Step 7: Add another action for the output. Choose Slack, Google Sheets, or email. Configure where you want the summary to go.
Step 8: Test it. Zapier lets you test each step. Make sure it works before turning it on.
Step 9: Turn it on. Your workflow now runs automatically whenever a matching email arrives.
Things that go wrong (and how to fix them)
The AI gives inconsistent results. Be more specific in your prompt. Add examples of what good output looks like. Add constraints ("always use bullet points," "never exceed three sentences per point").
It triggers too often. Tighten your trigger conditions. Filter for specific senders, subjects, or keywords instead of processing every email.

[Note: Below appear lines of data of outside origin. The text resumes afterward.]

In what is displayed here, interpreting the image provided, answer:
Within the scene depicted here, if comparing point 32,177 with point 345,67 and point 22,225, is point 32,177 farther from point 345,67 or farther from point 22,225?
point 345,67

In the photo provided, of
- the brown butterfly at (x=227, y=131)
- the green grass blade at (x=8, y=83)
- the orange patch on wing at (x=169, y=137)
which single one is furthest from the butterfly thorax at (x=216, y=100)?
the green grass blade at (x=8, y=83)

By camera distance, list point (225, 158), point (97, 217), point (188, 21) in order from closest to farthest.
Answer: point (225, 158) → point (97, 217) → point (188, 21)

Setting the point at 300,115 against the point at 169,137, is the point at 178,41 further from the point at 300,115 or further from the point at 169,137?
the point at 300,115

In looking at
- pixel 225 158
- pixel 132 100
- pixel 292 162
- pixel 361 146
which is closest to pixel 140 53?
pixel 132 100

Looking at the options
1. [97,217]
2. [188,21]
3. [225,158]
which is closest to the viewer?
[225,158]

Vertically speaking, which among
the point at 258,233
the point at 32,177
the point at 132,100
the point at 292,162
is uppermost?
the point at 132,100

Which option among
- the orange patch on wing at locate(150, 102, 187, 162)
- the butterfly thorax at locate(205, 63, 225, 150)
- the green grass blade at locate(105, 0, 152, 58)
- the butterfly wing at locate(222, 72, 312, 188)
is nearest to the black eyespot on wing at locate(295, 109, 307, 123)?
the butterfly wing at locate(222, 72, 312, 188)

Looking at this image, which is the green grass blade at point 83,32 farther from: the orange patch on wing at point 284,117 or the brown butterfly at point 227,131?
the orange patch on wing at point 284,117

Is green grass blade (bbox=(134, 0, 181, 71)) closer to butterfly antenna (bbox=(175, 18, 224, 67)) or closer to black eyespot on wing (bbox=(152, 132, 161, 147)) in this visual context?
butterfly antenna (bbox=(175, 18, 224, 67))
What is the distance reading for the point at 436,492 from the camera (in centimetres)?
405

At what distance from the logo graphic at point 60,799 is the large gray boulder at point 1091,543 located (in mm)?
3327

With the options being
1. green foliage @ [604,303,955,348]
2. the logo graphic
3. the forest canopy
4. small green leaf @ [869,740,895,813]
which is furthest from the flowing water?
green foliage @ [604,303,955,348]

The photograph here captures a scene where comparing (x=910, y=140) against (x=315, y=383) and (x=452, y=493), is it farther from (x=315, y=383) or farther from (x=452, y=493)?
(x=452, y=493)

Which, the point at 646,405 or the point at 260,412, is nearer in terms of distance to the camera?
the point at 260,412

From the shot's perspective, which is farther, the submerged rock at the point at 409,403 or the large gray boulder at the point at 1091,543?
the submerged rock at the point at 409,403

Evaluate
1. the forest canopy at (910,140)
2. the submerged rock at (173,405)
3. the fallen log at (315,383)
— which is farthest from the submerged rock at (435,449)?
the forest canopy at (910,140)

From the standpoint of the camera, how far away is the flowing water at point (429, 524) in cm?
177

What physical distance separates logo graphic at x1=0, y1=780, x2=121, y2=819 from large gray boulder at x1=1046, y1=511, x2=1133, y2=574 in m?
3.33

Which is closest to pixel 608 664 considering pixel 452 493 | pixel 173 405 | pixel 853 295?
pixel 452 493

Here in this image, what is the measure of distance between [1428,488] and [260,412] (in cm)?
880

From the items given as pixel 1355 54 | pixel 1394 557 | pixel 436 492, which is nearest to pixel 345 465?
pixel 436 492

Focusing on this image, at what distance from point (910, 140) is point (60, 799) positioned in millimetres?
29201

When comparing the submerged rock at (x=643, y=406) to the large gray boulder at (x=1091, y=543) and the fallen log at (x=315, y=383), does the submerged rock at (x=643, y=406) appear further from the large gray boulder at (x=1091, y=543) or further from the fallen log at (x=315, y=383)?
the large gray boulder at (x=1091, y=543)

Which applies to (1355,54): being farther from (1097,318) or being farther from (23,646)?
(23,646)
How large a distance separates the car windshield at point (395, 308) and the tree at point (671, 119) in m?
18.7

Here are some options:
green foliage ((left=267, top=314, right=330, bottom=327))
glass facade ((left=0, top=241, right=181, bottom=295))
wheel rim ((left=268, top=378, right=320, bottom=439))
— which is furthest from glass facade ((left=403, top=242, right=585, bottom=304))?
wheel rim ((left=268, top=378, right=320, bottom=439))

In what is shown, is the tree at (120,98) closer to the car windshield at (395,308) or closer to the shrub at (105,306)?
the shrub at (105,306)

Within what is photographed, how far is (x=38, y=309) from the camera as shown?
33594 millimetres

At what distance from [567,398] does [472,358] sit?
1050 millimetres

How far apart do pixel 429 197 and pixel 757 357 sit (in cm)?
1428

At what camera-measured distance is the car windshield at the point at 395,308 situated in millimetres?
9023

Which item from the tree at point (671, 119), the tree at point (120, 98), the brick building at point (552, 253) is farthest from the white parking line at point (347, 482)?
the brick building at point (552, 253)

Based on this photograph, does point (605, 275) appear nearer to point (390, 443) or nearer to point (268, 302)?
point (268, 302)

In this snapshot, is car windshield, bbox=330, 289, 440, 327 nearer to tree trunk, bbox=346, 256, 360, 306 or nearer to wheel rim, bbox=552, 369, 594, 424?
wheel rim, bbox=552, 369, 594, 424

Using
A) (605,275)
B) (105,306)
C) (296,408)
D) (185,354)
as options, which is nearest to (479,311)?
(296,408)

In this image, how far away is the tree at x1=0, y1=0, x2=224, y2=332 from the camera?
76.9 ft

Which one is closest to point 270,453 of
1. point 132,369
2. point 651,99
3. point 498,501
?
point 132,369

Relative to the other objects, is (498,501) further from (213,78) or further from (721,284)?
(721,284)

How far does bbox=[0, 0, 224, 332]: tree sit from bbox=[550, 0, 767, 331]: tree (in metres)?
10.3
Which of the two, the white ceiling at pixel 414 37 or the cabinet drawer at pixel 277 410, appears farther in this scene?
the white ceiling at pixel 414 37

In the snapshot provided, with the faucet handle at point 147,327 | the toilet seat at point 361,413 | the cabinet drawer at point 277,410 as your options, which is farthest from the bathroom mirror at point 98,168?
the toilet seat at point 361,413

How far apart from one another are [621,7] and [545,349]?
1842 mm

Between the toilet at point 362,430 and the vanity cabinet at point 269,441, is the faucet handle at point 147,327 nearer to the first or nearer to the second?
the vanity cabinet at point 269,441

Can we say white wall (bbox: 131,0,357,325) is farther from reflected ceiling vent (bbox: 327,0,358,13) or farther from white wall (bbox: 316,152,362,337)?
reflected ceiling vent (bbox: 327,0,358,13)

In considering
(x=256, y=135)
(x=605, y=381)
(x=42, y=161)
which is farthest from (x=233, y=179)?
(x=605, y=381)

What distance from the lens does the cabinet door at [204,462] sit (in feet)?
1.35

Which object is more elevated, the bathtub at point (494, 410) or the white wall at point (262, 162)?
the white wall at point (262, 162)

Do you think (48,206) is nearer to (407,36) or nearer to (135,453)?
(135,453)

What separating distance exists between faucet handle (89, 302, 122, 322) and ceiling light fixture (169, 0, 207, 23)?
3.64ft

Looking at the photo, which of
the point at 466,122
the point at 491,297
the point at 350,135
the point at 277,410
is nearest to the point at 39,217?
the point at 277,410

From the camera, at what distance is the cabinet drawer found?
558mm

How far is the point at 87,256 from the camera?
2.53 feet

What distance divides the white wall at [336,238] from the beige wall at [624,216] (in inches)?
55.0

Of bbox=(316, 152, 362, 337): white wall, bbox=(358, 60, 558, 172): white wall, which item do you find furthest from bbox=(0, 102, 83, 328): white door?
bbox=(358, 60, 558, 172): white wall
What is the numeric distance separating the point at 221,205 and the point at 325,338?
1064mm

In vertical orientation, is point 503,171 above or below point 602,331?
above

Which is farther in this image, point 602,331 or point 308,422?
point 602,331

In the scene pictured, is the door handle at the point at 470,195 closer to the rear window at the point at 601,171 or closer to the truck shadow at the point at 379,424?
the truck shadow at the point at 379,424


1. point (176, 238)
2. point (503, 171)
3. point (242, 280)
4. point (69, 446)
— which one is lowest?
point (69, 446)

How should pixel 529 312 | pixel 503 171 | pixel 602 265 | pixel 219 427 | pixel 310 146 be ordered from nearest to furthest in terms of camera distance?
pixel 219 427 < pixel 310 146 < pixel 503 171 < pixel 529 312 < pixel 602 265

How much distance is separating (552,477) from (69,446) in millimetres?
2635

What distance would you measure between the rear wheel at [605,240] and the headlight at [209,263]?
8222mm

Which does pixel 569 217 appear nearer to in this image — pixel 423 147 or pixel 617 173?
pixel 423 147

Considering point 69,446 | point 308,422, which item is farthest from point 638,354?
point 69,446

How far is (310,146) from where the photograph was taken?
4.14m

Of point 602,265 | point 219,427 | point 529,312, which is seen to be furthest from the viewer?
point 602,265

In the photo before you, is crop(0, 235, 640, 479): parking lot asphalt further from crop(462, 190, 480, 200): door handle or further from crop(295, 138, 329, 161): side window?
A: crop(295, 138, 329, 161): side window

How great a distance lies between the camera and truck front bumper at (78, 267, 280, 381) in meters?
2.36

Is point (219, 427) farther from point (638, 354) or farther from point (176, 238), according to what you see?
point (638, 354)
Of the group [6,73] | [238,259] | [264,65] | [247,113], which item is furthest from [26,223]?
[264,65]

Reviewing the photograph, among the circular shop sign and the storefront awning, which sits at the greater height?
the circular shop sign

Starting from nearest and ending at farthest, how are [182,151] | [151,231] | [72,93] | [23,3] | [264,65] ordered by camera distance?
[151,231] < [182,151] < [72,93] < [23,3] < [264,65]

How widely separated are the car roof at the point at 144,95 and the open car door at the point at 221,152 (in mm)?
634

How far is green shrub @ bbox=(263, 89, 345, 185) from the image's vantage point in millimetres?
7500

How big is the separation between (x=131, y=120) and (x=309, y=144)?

It costs more than expected. API calls cost money (usually tiny amounts, but they add up if you're processing thousands of items). Set spending limits in your AI tool's settings and monitor your usage for the first week.
The output goes to the wrong place. Double-check your output configuration. Test with a low-stakes example before going live.
Beyond the basics
Once you're comfortable with simple workflows, you can chain them together. A workflow that processes emails, updates a spreadsheet, generates a weekly report, and emails it to your team. A workflow that monitors social media mentions, analyses sentiment, and flags negative mentions. The building blocks are the same; you just stack more of them.
You can also explore more advanced platforms like n8n (open source, more technical) or Microsoft Power Automate (if you're in the Microsoft ecosystem) for workflows with more complex logic.
For more on the AI tools available to you, check our full guide.
The one thing to do today: identify one repetitive task you do at least three times a week. Write down the steps: what triggers it, what you do, where the result goes. That's your workflow. Now go to Zapier and see if you can automate it. Even if you only automate part of it, that's time back in your week. Every week. Forever. Which is honestly a better return than most things you'll do today.